===== Record list =====
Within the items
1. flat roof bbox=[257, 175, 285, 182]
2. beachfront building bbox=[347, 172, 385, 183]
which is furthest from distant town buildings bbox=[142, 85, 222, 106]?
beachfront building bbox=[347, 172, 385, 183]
=====
===== Record list =====
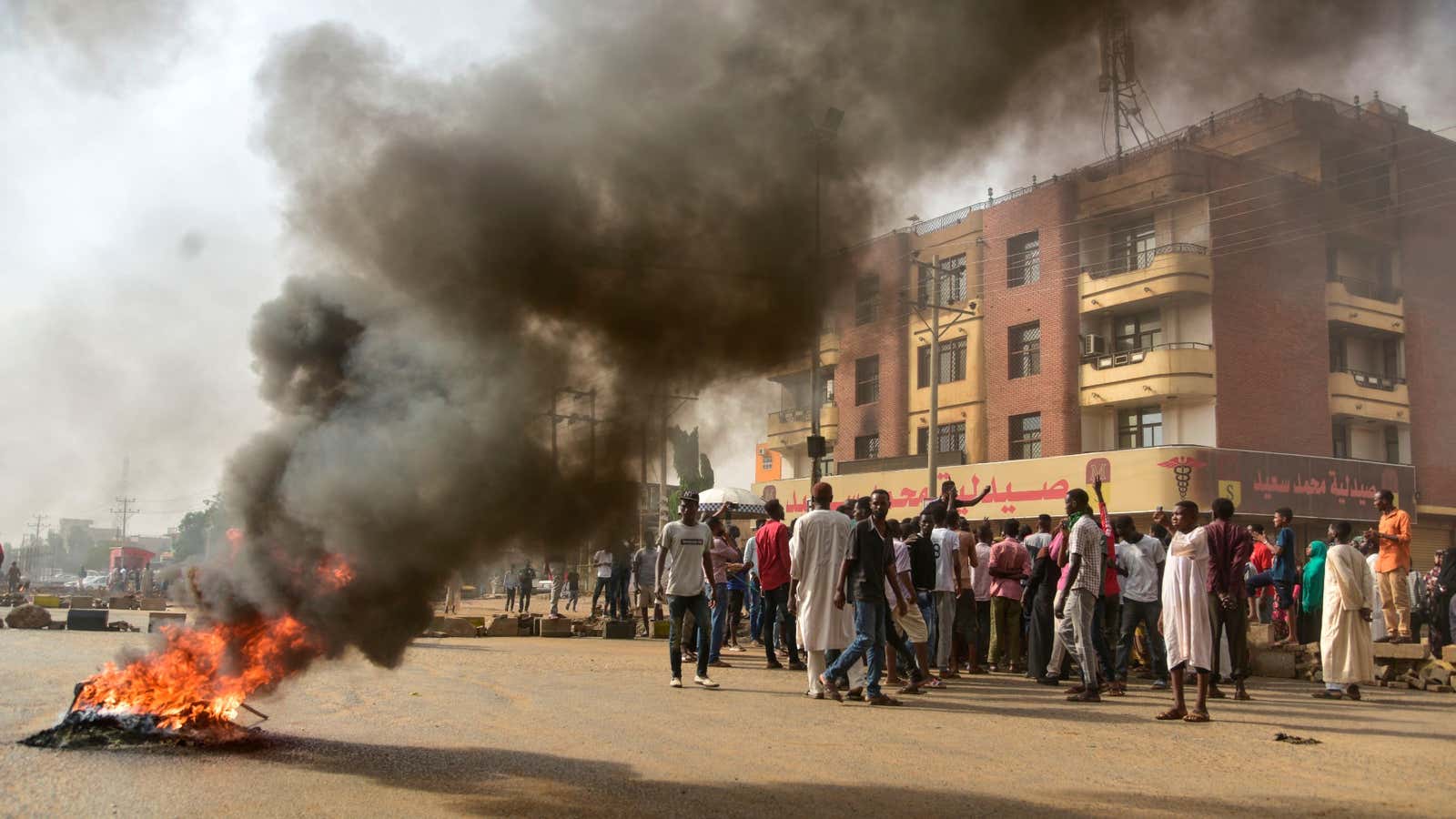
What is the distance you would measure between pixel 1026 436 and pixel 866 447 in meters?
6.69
=====
◆ **Set problem**
How many lines in the entries above contain the string "bbox"? Reply with the number alone.

◆ **Output of the task**
4